イハンは試合中ずっと、リウのいるベンチを見ていた。
コーチが叫んだ。
「イハン! 集中しろ!」
「はい!」
試合終了まであと5分。
スコアは1対1。
イハンにボールが来た。
相手の守備が二人ついた。
イハンは一人をかわし、さらにもう一人も抜いた。
そしてゴール前まで入った。
シュート。
ゴール。
2対1。
競技場が大きく沸いた。
でも、イハンはセレモニーもしなかった。
すぐにベンチを見た。
リウが笑って拍手していた。
イハンもそこでようやく笑った。
試合が終わったあと。
選手たちは次の試合の準備へ移動し、リウはベンチに残って足首を確認していた。
イハンが近づいた。
「先輩。」
「来たか?」
「なんで笑ってるんですか?」
「お前がゴール決めたじゃないか。」
「先輩が怪我したのに、私が笑えるわけないじゃないですか。」
「それでも勝っただろ。」
イハンはリウの前に座った。
「足首見せてください。」
「大丈夫だ。」
「見せてください。」
「イハン。」
「早く。」
リウは結局、足首を差し出した。
イハンは慎重に包帯を確認した。
「かなり痛いですか?」
「少し。」
「嘘。」
「本当に少しだ。」
「……。」
イハンは何も言わず、包帯をもう一度整えた。
リウが静かに言った。
「さっき俺が怪我したとき、かなり驚いただろ。」
「はい。」
「ごめん。」
「なんで先輩が謝るんですか。」
「心配させた。」
イハンはしばらくリウを見つめた。
「私、先輩が怪我するの嫌です。」
リウの表情がこわばった。
「……。」
「サッカーだからとか、そういうことじゃないです。」
イハンはゆっくり言った。
「先輩が怪我したら、ただ嫌なんです。」
リウはしばらく返事ができなかった。
それから慎重に尋ねた。
「俺のせいで試合に集中できなかったんじゃないか?」
「少しだけです。」
「悪いな。」
「だからゴールを決めたんです。」
リウが笑った。
「それは認める。」
イハンもつられて笑った。
するとリウが静かに言った。
「俺も、お前が怪我したときは同じだった。」
「……。」
「試合どころか、何も見えなかったよ。」
イハンがリウを見た。
「じゃあ、これでわかりましたね?」
「何が?」
「なんで私が先輩を心配するのか。」
リウは答えの代わりに、イハンの頭をそっと撫でた。
「わかった。」
しばらくして、リウが付け加えた。
「だから、俺にも一つ約束してくれ。」
「何ですか?」
「お前が危ない状況なら、絶対にまず俺のことを考えるんじゃなくて、自分の体を先に守れ。」
「嫌です。」
「なんで。」
「先輩だってそうしないじゃないですか。」
リウが笑った。
「じゃあ、俺たち二人とも直さないとな。」
「はい。」
イハンは立ち上がった。
「次の試合まであまり時間がありません。」
「うん。」
「だから先輩はここで休んでてください。
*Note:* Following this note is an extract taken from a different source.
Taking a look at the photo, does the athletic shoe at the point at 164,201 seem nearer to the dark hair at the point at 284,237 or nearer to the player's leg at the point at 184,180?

」
「お前は?」
「私は勝ってきます。」
リウが笑った。
「ああ。待ってる。」
イハンは数歩進んでから振り返った。
「先輩。」
「ん?」
「今度は本当に約束です。」
「何を?」
「私が戻ってくるまで、ここにいてください。」
リウはしばらくイハンを見てからうなずいた。
「約束だ。」
イハンはそこでようやく、また競技場へ向かった。
リウはその後ろ姿を見ながら、小さく笑った。
そして初めて思った。
イハンが自分を心配するのと同じくらい、自分もイハンを失いたくないのだと。
大会はまだ終わっていなかった。
でも、二人のあいだの気持ちは、もう以前とは違っていた。